* _Records from a collection_:
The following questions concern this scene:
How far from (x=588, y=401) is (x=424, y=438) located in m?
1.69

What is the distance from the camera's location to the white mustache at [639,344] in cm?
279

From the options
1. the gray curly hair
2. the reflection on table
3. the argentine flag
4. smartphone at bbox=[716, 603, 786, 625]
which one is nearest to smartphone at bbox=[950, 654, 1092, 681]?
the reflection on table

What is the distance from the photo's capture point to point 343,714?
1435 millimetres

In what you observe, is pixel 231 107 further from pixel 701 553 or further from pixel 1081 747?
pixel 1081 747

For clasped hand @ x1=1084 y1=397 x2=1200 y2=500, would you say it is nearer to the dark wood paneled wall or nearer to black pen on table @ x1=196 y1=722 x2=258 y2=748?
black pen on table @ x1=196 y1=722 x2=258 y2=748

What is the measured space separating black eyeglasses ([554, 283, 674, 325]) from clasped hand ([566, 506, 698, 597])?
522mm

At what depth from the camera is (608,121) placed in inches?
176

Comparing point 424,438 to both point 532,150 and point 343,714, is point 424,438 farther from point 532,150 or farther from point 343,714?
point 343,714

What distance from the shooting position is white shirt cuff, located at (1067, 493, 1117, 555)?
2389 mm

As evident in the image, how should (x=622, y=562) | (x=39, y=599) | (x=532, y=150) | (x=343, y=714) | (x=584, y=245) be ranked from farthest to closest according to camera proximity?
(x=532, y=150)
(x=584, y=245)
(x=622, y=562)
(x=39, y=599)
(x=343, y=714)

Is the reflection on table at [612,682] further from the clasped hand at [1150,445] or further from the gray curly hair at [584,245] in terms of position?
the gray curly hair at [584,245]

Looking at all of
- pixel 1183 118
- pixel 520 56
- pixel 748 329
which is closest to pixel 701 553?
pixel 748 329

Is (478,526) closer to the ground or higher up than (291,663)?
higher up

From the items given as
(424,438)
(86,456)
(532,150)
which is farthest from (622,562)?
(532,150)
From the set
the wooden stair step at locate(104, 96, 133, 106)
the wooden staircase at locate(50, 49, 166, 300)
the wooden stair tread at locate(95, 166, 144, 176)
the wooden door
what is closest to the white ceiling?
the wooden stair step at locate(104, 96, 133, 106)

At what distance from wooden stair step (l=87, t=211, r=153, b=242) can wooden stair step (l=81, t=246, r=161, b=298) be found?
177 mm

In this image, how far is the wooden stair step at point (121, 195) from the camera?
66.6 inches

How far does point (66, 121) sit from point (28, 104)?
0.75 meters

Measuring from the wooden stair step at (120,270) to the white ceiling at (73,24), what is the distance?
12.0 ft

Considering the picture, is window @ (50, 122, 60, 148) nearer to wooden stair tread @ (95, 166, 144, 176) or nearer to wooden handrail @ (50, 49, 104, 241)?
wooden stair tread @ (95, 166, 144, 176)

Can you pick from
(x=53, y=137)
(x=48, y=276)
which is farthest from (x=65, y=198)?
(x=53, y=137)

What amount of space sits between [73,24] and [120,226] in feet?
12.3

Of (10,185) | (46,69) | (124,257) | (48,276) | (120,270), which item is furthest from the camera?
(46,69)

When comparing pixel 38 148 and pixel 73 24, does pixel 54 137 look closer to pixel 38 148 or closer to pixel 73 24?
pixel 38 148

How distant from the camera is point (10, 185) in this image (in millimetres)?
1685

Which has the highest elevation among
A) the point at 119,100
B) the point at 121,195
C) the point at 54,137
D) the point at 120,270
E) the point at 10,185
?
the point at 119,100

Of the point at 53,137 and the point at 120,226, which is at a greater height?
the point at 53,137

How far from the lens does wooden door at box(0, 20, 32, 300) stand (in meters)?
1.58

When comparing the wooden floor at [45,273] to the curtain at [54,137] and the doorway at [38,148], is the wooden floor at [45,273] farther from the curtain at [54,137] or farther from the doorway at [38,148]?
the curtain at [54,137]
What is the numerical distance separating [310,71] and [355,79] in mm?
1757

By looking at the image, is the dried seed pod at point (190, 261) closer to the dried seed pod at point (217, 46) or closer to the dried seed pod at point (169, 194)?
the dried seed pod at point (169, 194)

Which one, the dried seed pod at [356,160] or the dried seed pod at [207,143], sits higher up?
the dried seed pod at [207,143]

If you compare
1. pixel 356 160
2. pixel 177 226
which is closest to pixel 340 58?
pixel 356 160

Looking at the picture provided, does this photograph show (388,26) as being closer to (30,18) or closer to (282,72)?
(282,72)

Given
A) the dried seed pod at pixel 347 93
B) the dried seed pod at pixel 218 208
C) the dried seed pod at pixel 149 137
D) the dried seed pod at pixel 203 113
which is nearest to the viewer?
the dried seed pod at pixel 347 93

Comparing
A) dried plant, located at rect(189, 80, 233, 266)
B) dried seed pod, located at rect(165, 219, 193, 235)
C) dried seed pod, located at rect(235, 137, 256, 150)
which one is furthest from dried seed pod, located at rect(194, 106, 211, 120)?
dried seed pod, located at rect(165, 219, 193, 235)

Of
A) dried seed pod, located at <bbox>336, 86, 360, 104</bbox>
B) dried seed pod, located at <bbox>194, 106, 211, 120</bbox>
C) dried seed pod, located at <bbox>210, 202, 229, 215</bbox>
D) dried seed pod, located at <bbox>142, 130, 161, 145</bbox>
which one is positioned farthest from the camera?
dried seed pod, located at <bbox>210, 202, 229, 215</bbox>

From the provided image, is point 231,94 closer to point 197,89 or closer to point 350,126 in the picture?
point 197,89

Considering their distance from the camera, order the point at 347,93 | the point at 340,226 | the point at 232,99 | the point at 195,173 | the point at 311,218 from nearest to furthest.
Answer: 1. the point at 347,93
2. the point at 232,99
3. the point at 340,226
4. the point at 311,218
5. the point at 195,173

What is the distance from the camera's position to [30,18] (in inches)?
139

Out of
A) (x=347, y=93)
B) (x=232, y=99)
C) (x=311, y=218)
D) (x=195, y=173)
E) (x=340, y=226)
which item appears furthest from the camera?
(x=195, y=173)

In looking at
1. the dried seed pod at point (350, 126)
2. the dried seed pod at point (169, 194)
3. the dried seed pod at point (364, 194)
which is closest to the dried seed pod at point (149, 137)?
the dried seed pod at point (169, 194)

* _Written request_: Retype the whole listing, matching it exactly.

* _Solution_:
The following questions concern this scene:
How far from (x=588, y=401) is (x=424, y=438) located in m?
1.69

What is the distance from the camera's location to the white mustache at [639,344] in cm?
279

From the options
1. the gray curly hair
2. the reflection on table
3. the argentine flag
4. smartphone at bbox=[716, 603, 786, 625]
which one is nearest to smartphone at bbox=[950, 654, 1092, 681]?
the reflection on table

What is the distance from the photo's capture point to point 343,714?
1435 millimetres

In what you observe, is pixel 231 107 further from pixel 701 553 or further from pixel 1081 747?
pixel 1081 747

For clasped hand @ x1=1084 y1=397 x2=1200 y2=500, would you say it is nearer to the dark wood paneled wall or nearer to black pen on table @ x1=196 y1=722 x2=258 y2=748?
black pen on table @ x1=196 y1=722 x2=258 y2=748

What is the measured space separating black eyeglasses ([554, 283, 674, 325]) from clasped hand ([566, 506, 698, 597])?
522mm

At what depth from the camera is (608,121) placed in inches?
176

Comparing point 424,438 to both point 532,150 and point 343,714, is point 424,438 farther from point 532,150 or farther from point 343,714?
point 343,714

What distance from the shooting position is white shirt cuff, located at (1067, 493, 1117, 555)?
2389 mm

As evident in the image, how should (x=622, y=562) | (x=39, y=599) | (x=532, y=150) | (x=343, y=714) | (x=584, y=245) be ranked from farthest to closest according to camera proximity?
(x=532, y=150)
(x=584, y=245)
(x=622, y=562)
(x=39, y=599)
(x=343, y=714)

Is the reflection on table at [612,682] further from the clasped hand at [1150,445] or further from the gray curly hair at [584,245] in terms of position?
the gray curly hair at [584,245]

Looking at all of
- pixel 1183 118
- pixel 520 56
- pixel 748 329
which is closest to pixel 701 553?
pixel 748 329

Is (478,526) closer to the ground or higher up than (291,663)?
higher up

From the items given as
(424,438)
(86,456)
(532,150)
which is farthest from (622,562)?
(532,150)
From the set
the wooden stair step at locate(104, 96, 133, 106)
the wooden staircase at locate(50, 49, 166, 300)
the wooden stair tread at locate(95, 166, 144, 176)
the wooden door
what is closest to the white ceiling?
the wooden stair step at locate(104, 96, 133, 106)

At what distance from wooden stair step (l=87, t=211, r=153, b=242) can wooden stair step (l=81, t=246, r=161, b=298) be found?
177 mm

In this image, how far is the wooden stair step at point (121, 195) from the camera?
66.6 inches

How far does point (66, 121) sit from point (28, 104)?
0.75 meters

Measuring from the wooden stair step at (120,270) to the white ceiling at (73,24), what is the distance?
12.0 ft

Considering the picture, is window @ (50, 122, 60, 148) nearer to wooden stair tread @ (95, 166, 144, 176) or nearer to wooden handrail @ (50, 49, 104, 241)?
wooden stair tread @ (95, 166, 144, 176)

Can you pick from
(x=53, y=137)
(x=48, y=276)
which is farthest from (x=65, y=198)?
(x=53, y=137)

What amount of space sits between [73,24] and [120,226] in feet?
12.3

Of (10,185) | (46,69) | (124,257) | (48,276) | (120,270), which item is furthest from the camera?
(46,69)

When comparing pixel 38 148 and pixel 73 24, does pixel 54 137 look closer to pixel 38 148 or closer to pixel 73 24?
pixel 38 148

How distant from the camera is point (10, 185) in this image (in millimetres)?
1685

Which has the highest elevation among
A) the point at 119,100
B) the point at 121,195
C) the point at 54,137
D) the point at 120,270
E) the point at 10,185
?
the point at 119,100

Of the point at 53,137 and the point at 120,226, which is at a greater height?
the point at 53,137

How far from the lens does wooden door at box(0, 20, 32, 300) stand (in meters)?
1.58

When comparing the wooden floor at [45,273] to the curtain at [54,137] and the doorway at [38,148], is the wooden floor at [45,273] farther from the curtain at [54,137] or farther from the doorway at [38,148]?
the curtain at [54,137]
What is the numerical distance separating [310,71] and [355,79] in mm?
1757

By looking at the image, is the dried seed pod at point (190, 261) closer to the dried seed pod at point (217, 46) or closer to the dried seed pod at point (169, 194)?
the dried seed pod at point (169, 194)

Which one, the dried seed pod at [356,160] or the dried seed pod at [207,143], sits higher up?
the dried seed pod at [207,143]

If you compare
1. pixel 356 160
2. pixel 177 226
which is closest to pixel 340 58?
pixel 356 160

Looking at the picture provided, does this photograph show (388,26) as being closer to (30,18) or closer to (282,72)?
(282,72)

Given
A) the dried seed pod at pixel 347 93
B) the dried seed pod at pixel 218 208
C) the dried seed pod at pixel 149 137
D) the dried seed pod at pixel 203 113
which is nearest to the viewer?
the dried seed pod at pixel 347 93

Comparing
A) dried plant, located at rect(189, 80, 233, 266)
B) dried seed pod, located at rect(165, 219, 193, 235)
C) dried seed pod, located at rect(235, 137, 256, 150)
which one is furthest from dried seed pod, located at rect(194, 106, 211, 120)?
dried seed pod, located at rect(165, 219, 193, 235)

Of
A) dried seed pod, located at <bbox>336, 86, 360, 104</bbox>
B) dried seed pod, located at <bbox>194, 106, 211, 120</bbox>
C) dried seed pod, located at <bbox>210, 202, 229, 215</bbox>
D) dried seed pod, located at <bbox>142, 130, 161, 145</bbox>
which one is positioned farthest from the camera?
dried seed pod, located at <bbox>210, 202, 229, 215</bbox>

From the provided image, is point 231,94 closer to point 197,89 or closer to point 350,126 in the picture?
point 197,89

Considering their distance from the camera, order the point at 347,93 | the point at 340,226 | the point at 232,99 | the point at 195,173 | the point at 311,218 from nearest to furthest.
Answer: 1. the point at 347,93
2. the point at 232,99
3. the point at 340,226
4. the point at 311,218
5. the point at 195,173

What is the distance from the camera's position to [30,18] (in inches)?
139

Out of
A) (x=347, y=93)
B) (x=232, y=99)
C) (x=311, y=218)
D) (x=195, y=173)
E) (x=340, y=226)
which item appears furthest from the camera?
(x=195, y=173)

In looking at
1. the dried seed pod at point (350, 126)
2. the dried seed pod at point (169, 194)
3. the dried seed pod at point (364, 194)
which is closest to the dried seed pod at point (149, 137)?
the dried seed pod at point (169, 194)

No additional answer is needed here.